A picture of Listvanka in a snowier period than when we were there.

The Church of St Nikola in Listvyanka, though somehow I doubt this is the church we went to see.

  We had about fifty minutes to wander this megapolis. I was a bit disappointed because the intricate carvings so readily shown in the museum at Khabarovsk as typical house ornamentation was not in evidence here. But there were, of course, painted window shutters and a cat.
  At about three o’clock, we left this sleepy little village on the shore of Lake Baikal and proceeded back to the hotel in Irkutsk, which is about 86 kilometres away – or so I’ve heard. Of course, this is not as far as Lake Baikal is long. The lake is, indeed, 400 miles [636 km] long, and 50 miles [80 km] wide at its least narrow width. It has 2000 km of shoreline and is about twenty million years old – and still forming. It is an area of great seismic activity, where about two thousand earthquakes are recorded each year. Two years ago, one recorded at 6 on the Richter scale. Despite its immensity, only fifty thousand people live near the lake’s shores, mostly in the south, I gather.

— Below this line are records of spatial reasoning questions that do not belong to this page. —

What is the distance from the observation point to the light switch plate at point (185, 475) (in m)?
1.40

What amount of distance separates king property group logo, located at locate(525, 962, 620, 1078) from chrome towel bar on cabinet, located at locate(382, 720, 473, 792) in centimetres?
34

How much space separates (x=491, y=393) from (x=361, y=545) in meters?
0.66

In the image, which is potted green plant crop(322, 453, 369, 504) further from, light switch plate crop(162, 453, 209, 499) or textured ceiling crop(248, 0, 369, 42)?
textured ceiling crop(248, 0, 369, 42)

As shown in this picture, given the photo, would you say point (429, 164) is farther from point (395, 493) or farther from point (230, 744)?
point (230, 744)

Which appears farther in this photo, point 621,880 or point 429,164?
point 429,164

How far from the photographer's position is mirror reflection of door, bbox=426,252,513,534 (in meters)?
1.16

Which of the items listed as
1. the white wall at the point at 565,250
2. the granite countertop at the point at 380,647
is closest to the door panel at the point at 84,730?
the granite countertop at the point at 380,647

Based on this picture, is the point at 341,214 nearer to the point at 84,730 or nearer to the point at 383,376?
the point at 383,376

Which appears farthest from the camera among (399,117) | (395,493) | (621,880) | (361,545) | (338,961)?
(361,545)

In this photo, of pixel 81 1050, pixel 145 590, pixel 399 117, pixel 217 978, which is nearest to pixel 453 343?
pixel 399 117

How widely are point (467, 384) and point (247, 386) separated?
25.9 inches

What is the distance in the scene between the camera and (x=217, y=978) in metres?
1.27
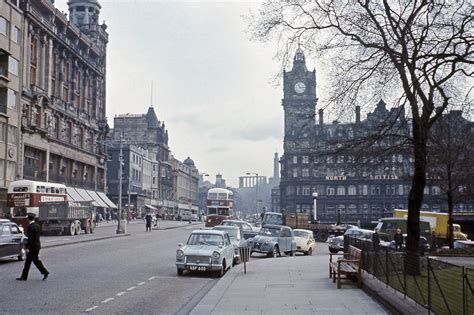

  Back at the hotel I wrote some of this thing until dinner at six, though perhaps I should have gone for a walk.
   Never mind. For dinner with the Mullinses and Bernadette. We had, once again, much of a oneness, meat with rice. To drink there was only water and mineral water. The latter is highly revolting, and plain water is very well flushed with chemicals and can only be taken comfortably in one gulp. Ice cream for dessert.
   After dinner I had a looksee at the berioska shop, but, unlike some others in the group, didn’t buy anything. Then upstairs to my room to write this thing right up to this very full stop here.